Em 2008, na área urbana do País, a média de escolaridade das mulheres ocupadas foi de 9,2 anos de estudos, enquanto para os homens foi de 8,2 anos. Na área rural, a média de anos de estudo, "apesar de estar em patamares mais baixos", também é favorável às mulheres (de 5,2 anos de estudo, ante 4,4 anos para os homens).


Discriminação salarial

Em todas as posições na ocupação o rendimento médio dos homens é maior que o das mulheres. A maior diferença é na posição de empregador, onde os homens auferem, em média, R$ 3.161, enquanto as mulheres recebem apenas R$ 2.497 - ou seja, R$ 664 a mais para os homens. Isso corresponde a dizer que as mulheres empregadoras recebem 22% a menos que os homens, segundo a pesquisa.

De acordo com a Síntese de Indicadores Sociais, os brasileiros brancos tinham, em média, em 2008, quase dois anos a mais de escolaridade do que negros e pardos. Mas a pesquisa revela também que, de 1998 a 2008, houve "significativa melhora" na distribuição da frequência por níveis de ensino entre a população, segundo a cor da pele.

Nível superior

Entre as pessoas com 12 ou mais anos de estudo (nível superior completo ou
incompleto), a desigualdade entre homens e mulheres é ainda maior. De cada 100 pessoas com 12 anos ou mais de estudo, 56,7 eram mulheres e 43,3 eram homens no país.

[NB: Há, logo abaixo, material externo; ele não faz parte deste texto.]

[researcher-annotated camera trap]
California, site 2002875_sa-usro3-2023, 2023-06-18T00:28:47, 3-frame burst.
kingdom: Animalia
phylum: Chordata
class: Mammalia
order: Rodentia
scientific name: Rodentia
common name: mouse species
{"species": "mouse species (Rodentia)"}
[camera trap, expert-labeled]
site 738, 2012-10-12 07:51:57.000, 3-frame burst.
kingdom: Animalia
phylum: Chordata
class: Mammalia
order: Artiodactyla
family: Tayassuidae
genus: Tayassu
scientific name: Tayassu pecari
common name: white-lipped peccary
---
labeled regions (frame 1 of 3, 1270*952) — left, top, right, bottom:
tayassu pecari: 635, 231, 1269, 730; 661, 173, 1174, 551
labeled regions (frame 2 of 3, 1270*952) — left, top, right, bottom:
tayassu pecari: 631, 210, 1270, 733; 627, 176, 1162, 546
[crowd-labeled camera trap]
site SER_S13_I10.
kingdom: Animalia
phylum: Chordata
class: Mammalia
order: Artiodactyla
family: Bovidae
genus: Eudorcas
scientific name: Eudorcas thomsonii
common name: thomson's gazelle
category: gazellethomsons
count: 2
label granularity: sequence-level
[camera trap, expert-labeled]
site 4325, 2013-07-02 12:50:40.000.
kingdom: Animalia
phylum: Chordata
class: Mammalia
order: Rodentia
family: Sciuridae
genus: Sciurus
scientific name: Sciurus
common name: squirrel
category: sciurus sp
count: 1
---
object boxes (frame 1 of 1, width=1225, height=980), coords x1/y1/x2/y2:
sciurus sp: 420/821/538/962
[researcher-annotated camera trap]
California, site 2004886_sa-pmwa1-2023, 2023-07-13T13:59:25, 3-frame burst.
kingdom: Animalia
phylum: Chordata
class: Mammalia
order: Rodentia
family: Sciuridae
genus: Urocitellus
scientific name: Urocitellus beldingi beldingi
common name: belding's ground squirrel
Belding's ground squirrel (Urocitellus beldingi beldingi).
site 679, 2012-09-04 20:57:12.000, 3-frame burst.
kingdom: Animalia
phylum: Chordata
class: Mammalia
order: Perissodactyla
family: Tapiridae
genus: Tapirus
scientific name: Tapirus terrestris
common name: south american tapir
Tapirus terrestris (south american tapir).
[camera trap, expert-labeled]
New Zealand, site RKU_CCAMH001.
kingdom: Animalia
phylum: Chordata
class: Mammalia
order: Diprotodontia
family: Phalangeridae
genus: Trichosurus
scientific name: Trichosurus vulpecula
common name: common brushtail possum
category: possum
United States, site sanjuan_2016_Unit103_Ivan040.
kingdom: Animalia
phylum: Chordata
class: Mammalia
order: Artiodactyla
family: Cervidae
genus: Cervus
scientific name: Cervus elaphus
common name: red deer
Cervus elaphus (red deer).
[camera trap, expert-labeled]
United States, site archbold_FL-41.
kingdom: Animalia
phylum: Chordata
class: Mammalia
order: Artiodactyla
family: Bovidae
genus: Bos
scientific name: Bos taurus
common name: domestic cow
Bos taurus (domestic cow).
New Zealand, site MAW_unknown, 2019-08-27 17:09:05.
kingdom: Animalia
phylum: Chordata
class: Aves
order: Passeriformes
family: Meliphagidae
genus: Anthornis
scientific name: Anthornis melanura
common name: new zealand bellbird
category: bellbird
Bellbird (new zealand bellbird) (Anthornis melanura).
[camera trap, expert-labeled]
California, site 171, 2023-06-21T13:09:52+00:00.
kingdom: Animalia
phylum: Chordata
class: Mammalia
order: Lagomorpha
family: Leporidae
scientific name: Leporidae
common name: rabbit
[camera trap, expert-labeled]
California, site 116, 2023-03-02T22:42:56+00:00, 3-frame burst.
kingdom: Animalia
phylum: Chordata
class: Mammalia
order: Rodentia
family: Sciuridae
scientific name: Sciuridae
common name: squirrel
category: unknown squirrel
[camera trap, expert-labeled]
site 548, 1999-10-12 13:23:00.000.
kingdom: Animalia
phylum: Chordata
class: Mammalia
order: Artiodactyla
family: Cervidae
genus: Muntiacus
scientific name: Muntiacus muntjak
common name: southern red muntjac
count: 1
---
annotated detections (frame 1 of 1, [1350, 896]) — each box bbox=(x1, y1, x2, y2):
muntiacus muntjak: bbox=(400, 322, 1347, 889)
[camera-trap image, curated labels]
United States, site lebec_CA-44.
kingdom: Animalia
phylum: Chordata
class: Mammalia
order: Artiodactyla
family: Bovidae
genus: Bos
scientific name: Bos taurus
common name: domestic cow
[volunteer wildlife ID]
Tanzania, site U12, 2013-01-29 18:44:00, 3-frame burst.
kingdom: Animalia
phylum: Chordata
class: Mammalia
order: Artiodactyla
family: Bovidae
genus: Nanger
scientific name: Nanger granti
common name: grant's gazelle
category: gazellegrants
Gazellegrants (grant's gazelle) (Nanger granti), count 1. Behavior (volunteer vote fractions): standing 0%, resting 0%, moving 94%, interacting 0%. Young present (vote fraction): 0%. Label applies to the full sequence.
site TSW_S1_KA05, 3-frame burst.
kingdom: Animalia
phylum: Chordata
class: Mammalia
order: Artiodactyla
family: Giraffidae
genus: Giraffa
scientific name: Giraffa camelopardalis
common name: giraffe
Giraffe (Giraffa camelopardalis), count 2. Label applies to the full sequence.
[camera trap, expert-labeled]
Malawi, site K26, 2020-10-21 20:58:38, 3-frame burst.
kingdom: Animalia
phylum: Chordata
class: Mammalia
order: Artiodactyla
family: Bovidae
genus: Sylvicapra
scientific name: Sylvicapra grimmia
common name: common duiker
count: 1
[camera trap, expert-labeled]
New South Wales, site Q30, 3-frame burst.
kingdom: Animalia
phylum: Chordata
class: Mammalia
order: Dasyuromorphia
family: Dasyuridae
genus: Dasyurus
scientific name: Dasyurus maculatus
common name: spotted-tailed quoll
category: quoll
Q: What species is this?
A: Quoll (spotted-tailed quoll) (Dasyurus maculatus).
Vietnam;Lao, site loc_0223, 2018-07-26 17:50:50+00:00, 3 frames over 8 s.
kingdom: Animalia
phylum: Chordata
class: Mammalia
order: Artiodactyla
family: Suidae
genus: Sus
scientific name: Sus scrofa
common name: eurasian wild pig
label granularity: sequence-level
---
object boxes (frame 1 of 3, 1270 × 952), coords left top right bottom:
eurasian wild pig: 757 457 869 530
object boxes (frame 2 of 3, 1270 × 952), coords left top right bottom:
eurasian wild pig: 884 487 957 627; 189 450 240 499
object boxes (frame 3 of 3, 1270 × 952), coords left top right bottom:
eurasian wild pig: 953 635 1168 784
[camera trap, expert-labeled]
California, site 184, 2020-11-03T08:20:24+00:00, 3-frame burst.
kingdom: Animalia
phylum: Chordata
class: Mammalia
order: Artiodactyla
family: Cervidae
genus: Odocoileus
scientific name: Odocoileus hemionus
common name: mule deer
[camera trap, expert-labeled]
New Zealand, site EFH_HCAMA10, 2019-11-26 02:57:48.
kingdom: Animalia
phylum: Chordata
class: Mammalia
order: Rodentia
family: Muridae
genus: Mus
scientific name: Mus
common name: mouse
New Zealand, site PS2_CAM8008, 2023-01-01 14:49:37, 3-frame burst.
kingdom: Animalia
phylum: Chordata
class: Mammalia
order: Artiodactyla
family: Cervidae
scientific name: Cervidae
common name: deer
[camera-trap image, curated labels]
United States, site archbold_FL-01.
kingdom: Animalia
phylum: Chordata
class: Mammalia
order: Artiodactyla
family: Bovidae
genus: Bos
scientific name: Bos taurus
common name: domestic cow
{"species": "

Maranhão, Piauí, Sergipe, Pernambuco, Tocantins e Mato Grosso são os Estados com as maiores diferenças. Maranhão, por exemplo, tem 62,7 mulheres e 37,3 homens em cada 100.

Mesmo estudando mais, o número de mulheres no comando chega a 4,4% contra 5,9% dos homens. O salário também é bem diferente. A renda média dos homens é R$ 3.161 e das mulheres, R$ 2.497, uma diferença de R$ 664, ou seja, as mulheres recebem 22% a menos do que os homens.

Enquanto 15,8% das mulheres ocupadas eram trabalhadoras domésticas, com
ou sem carteira assinada, apenas 0,8% dos homens ocupavam essa categoria.